In recent weeks Common Core national standards have been ridiculed on TV and online. Odes to its academic idiocy are multiplying—and they’re worth a look if you’re becoming disheartened about the growing encroachment of government into education.

First up is Steven Colbert. Listen up, Nation. Colbert’s coming around to Common Core because it prepares kids for the real world, which he defines as “pointless stress and confusion.” Specifically, Colbert is convinced that Common Core teaches essential practical workplace skills, like “passive aggressive note-writing” and math.

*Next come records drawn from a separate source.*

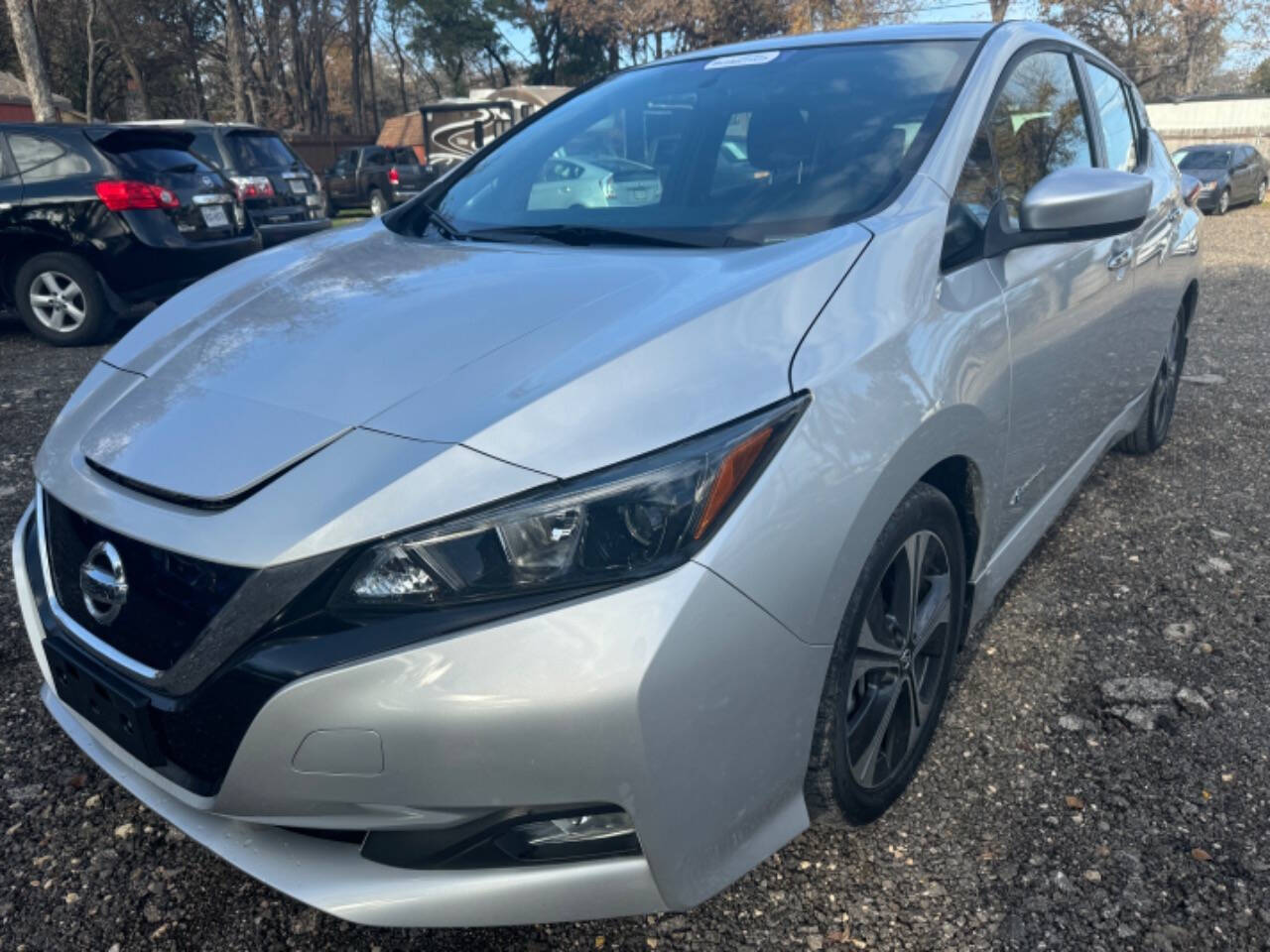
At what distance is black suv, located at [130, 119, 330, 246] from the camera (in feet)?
34.0

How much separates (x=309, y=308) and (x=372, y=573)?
2.77 ft

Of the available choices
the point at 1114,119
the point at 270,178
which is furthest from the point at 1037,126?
the point at 270,178

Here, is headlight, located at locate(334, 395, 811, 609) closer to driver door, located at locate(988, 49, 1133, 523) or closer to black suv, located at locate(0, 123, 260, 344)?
driver door, located at locate(988, 49, 1133, 523)

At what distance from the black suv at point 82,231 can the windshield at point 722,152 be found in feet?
15.9

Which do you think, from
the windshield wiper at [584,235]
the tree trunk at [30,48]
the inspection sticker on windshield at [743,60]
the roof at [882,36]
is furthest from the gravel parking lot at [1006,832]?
the tree trunk at [30,48]

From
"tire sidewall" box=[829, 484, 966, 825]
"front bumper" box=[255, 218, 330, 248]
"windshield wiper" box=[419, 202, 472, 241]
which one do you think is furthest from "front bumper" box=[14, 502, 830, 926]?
"front bumper" box=[255, 218, 330, 248]

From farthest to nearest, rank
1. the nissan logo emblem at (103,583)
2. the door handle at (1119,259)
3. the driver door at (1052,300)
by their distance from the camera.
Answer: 1. the door handle at (1119,259)
2. the driver door at (1052,300)
3. the nissan logo emblem at (103,583)

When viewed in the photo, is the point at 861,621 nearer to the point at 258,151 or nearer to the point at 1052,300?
the point at 1052,300

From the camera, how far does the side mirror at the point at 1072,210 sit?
2.19m

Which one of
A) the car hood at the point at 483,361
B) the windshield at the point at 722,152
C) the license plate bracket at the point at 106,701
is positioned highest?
the windshield at the point at 722,152

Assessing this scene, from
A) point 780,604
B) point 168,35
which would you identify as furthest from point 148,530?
point 168,35

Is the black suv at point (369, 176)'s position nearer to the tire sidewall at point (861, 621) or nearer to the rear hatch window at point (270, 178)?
the rear hatch window at point (270, 178)

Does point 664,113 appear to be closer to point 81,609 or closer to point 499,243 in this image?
point 499,243

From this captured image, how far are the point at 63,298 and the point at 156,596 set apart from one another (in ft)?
20.8
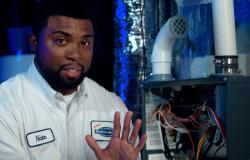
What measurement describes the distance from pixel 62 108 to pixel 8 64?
1.11 metres

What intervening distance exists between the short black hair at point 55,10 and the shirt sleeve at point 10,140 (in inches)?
16.9

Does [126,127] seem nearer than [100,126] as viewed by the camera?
Yes

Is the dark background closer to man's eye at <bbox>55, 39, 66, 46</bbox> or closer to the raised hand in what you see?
man's eye at <bbox>55, 39, 66, 46</bbox>

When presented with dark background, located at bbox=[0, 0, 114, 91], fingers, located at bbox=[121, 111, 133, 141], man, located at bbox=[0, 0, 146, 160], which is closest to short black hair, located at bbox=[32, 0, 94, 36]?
man, located at bbox=[0, 0, 146, 160]

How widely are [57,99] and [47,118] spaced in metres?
0.12

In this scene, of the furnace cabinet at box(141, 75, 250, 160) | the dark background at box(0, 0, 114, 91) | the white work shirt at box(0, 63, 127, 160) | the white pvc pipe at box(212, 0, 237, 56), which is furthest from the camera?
the dark background at box(0, 0, 114, 91)

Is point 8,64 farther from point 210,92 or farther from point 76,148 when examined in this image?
point 210,92

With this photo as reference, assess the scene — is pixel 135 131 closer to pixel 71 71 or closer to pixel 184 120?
pixel 184 120

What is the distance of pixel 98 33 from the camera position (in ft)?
6.83

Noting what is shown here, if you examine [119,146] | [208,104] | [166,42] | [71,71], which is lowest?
[119,146]

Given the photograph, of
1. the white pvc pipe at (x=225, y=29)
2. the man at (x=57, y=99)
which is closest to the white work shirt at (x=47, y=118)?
the man at (x=57, y=99)

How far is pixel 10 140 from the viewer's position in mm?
1459

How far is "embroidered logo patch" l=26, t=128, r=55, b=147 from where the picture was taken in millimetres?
1519

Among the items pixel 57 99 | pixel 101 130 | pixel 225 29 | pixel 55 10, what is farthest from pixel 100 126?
pixel 225 29
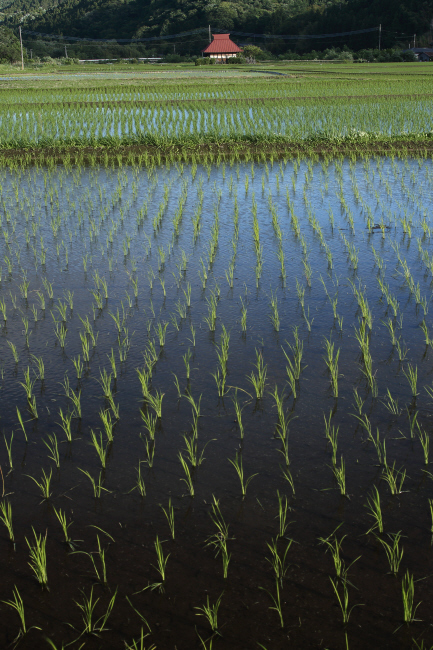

Well…maybe not that second part. In case you missed Cobert’s hilarious segment earlier this month on Common Core math, see it here at the Daily Caller. All you need to nail the new assessments is to brush up on your number lines, number sentences, word equations and formula paragraphs. Duh…

And are there any adults out there who are at least functional, if not successful, at using math in their daily lives only to be told by an eye-rolling nine-year-old that they’re doing basic arithmetic “ALL wrong”? I sure am. (I’ll admit that I do feel a wee bit better when our resident fourth-grade know-it-all says the same thing to my husband—a computer engineer who’s coded the guidance system for a satellite…that’s still in orbit…decades after launch.)

You’re not alone.

Common Core actually pushes something akin to new math version 2.0 (because apparently we don’t have enough children below basic numeracy levels thanks to new math version 1.0).

But don’t worry. Satirist-turned mathematics and music theater teacher Tom Lehrer is here to help. In his delightful public service video Lehrer reviews subtraction.  After watching it, you’ll see how solving 342 – 173 isn’t limited to the actual answer, 169.

Lehrer unlocks a host of possible other answers all thanks to new math because as he explains, “[I]n the NEW approach, as you know, the important thing is to understand what you’re doing, rather than to get the right answer.” With that in mind Lehrer explains that in subtraction we also use addition, which of course is commutative. That means 342 – 173 = 159 because “the IDEA is the important thing.”

But has anyone out there been tortured when a child you know has to solve a problem using Base 8? Yikes! I thought Base 10 was bad. My husband assures me that Base 8 really is used by computer programmers, but for the rest of us Lehrer says, “Don’t panic…Base 8 is just like Base 10, really…if you’re missing two fingers.” Using this method 342 – 173 = 147.

“Hooray for new math,” concludes Lehrer, because “it’s so simple, only a child can do it!”

Yes, and hooray for Common Core national standards and federal agendas like it. In just the next generation or so, the country will be really broke, and we won’t be able to calculate by how much. But we’ll still feel good about ourselves.